------ Passage fourni
Le harcèlement scolaire colle à la peau de la Suisse. En octobre, une affaire à Dottikon (AG) a fait grand bruit après qu'un élève a brutalement battu un camarade dans le bus. Le harcèlement est un triste quotidien pour de nombreux écoliers suisses. Les affaires médiatisées sont loin d'être des cas isolés: «Selon la dernière étude Pisa, un élève sur cinq est victime de harcèlement à l'école», déclare Bettina Dénervaud, experte au service d'aide au harcèlement.

Mais pourquoi ce harcèlement se produit-il à l'école? «Les jeunes y passent la plupart de leur temps», explique Bettina Dénervaud. «Mais le harcèlement peut se propager dans d'autres sphères et atteindre la victime dans ses activités de loisirs, voire en ligne.»

Il s'agit là d'un phénomène courant: «Au lieu de clarifier la situation, de nombreuses écoles continuent – souvent sans le vouloir – de mettre de l'huile sur le feu», explique Bettina Dénervaud. «Ils ne savent pas faire autrement. La haute école pédagogique ne mentionne pas une seule fois le harcèlement scolaire en quatre ans de formation!» Les deux influenceurs Jesina Amweg et Fabian Egger ont vécu une expérience similaire: leur école était totalement dépassée par le harcèlement scolaire. Ils partagent leur vécu avec Blick.
------------
------ Données fournies
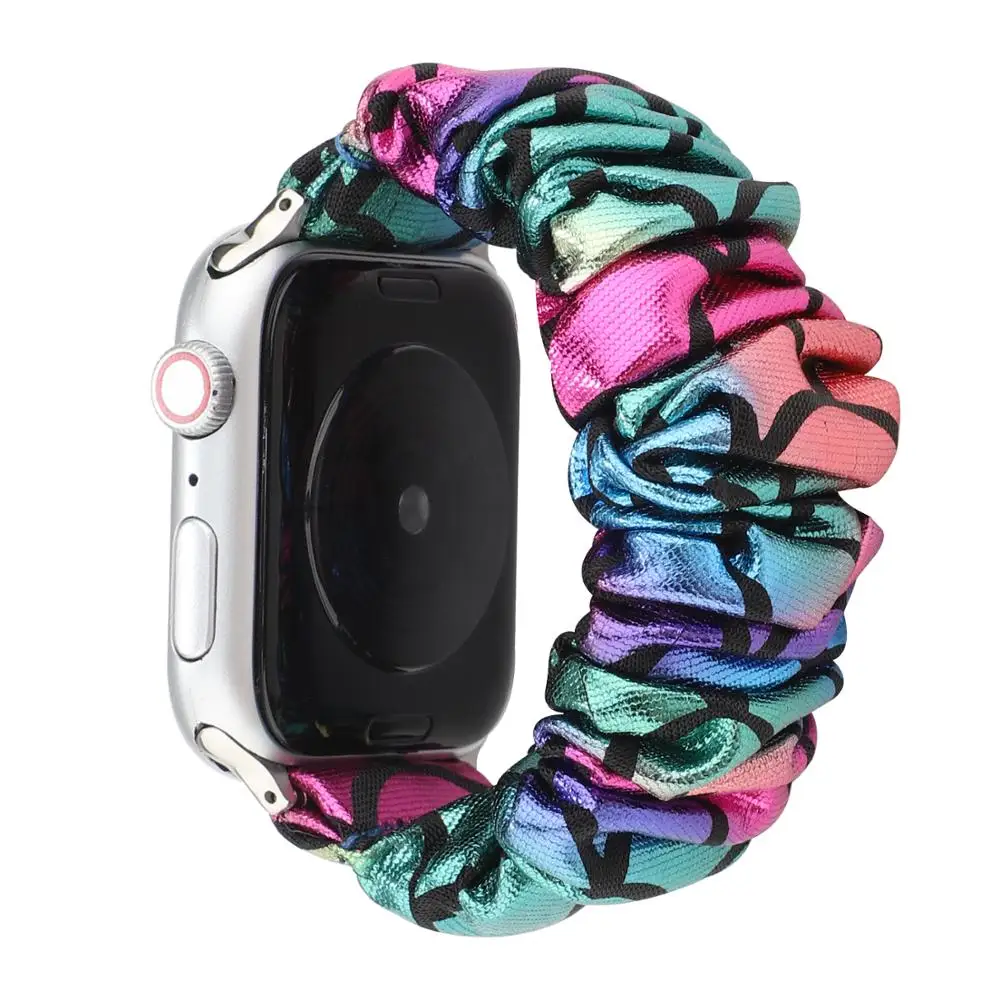 

Stretchable Solo Loop Band for Apple Watch Series 6 SE 5 4 3 iwatch Scrunchie Wrist Strap for 38/40mm 42/44mm Fabric Bracelet.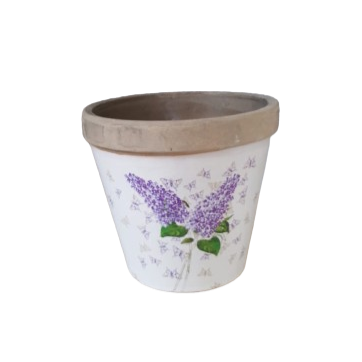 Vaso disegnato lillà d.21xh.20cm-bianco e lilla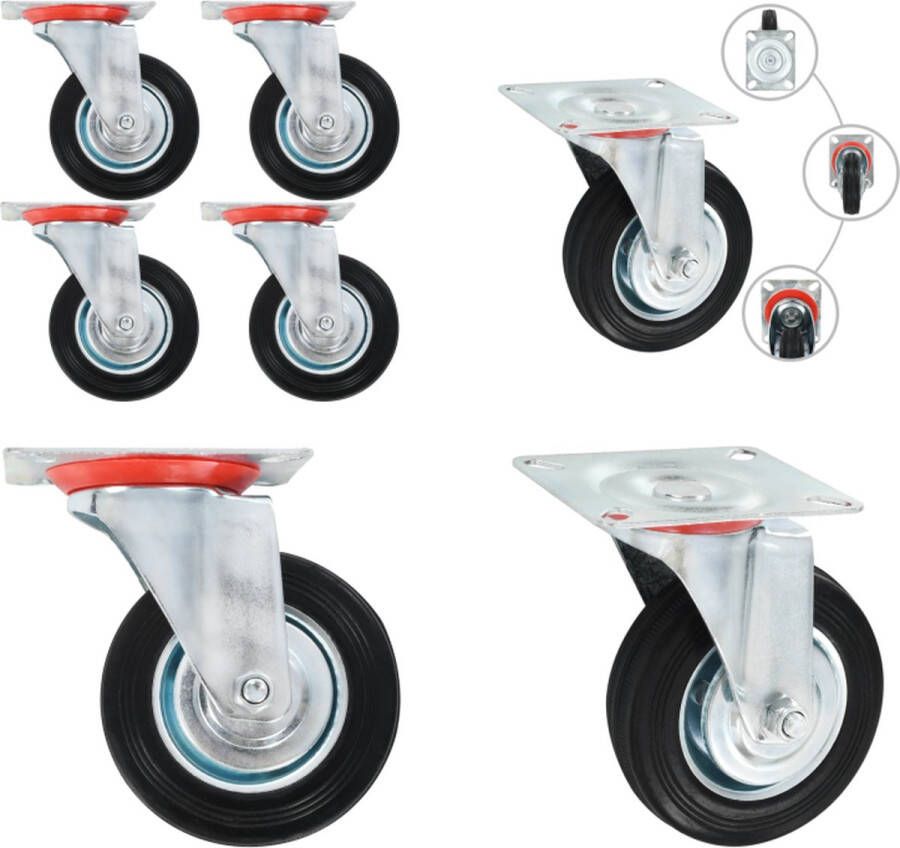 VidaXL Zwenkwielen 4 st 100 mm Zwenkwiel Zwenkwielen Trolley Zwenkwiel Trolley Zwenkwielen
------------
▶ [Consigne A]
Répondez à ces questions d'après le texte sur le harcèlement scolaire en Suisse :
(i) Selon la dernière étude Pisa citée, quelle proportion d'élèves est victime de harcèlement à l'école ?
(ii) Où l'élève de Dottikon a-t-il battu un camarade ?
(iii) Pendant combien d'années de formation la haute école pédagogique ne mentionne-t-elle pas une seule fois le harcèlement scolaire ?
▶ [Consigne B]
D'après le texte sur le harcèlement scolaire en Suisse, pourquoi le harcèlement se produit-il à l'école ? Répondez en une à trois phrases.
▶ [Consigne C]
Poursuivez le texte sur le harcèlement scolaire en Suisse à partir de sa dernière phrase.

▶ [Réponse A]
(i) Un élève sur cinq.
(ii) Dans le bus.
(iii) Quatre ans.

▶ [Réponse B]
Le harcèlement se produit à l'école parce que les jeunes y passent la plupart de leur temps. Il peut toutefois s'étendre à d'autres sphères et atteindre la victime dans ses loisirs, voire en ligne.

▶ [Réponse C]
«Chaque jour, on me souhaitait la mort»

Jesina Amweg a été harcelée à l'école dès la deuxième année et les moqueries, lancées par sa meilleure amie, ont rapidement dégénéré: «Nous étions un groupe de copines. Elle a fini par monter tout le monde contre moi.» Cette toile de harcèlement a fini par impliquer d'autres enfants, dissuadés de fréquenter Jesina. Pendant toute sa scolarité à Bremgarten (BE), elle a vécu l'enfer: «On me crachait dessus, on me poussait. Et chaque jour, on me souhaitait la mort.»

A cause de ce harcèlement, les notes de Jesina ont dégringolé. «Soudain, même les enseignants s'y sont mis! Par exemple, ils annonçaient mes mauvaises notes devant toute la classe.» Les enseignants lui disaient: «Tu ne seras jamais bonne à rien!» L'un d'eux lui a même dit un jour: «Ce n'est pas de ma faute si tes camarades te détestent, mais je les comprends.»

Aujourd'hui, Jesina pense que ce harcèlement a été déclenché par la jalousie. «Je suis une personne extravertie et pleine de vie. Très tôt, j'ai parlé à tout le monde de mon désir de devenir actrice. En plus, nos parents nous ont permis, à mes frères et sœurs et à moi, de faire de nombreux voyages. Cette chance a sans doute dérangé certaines personnes.»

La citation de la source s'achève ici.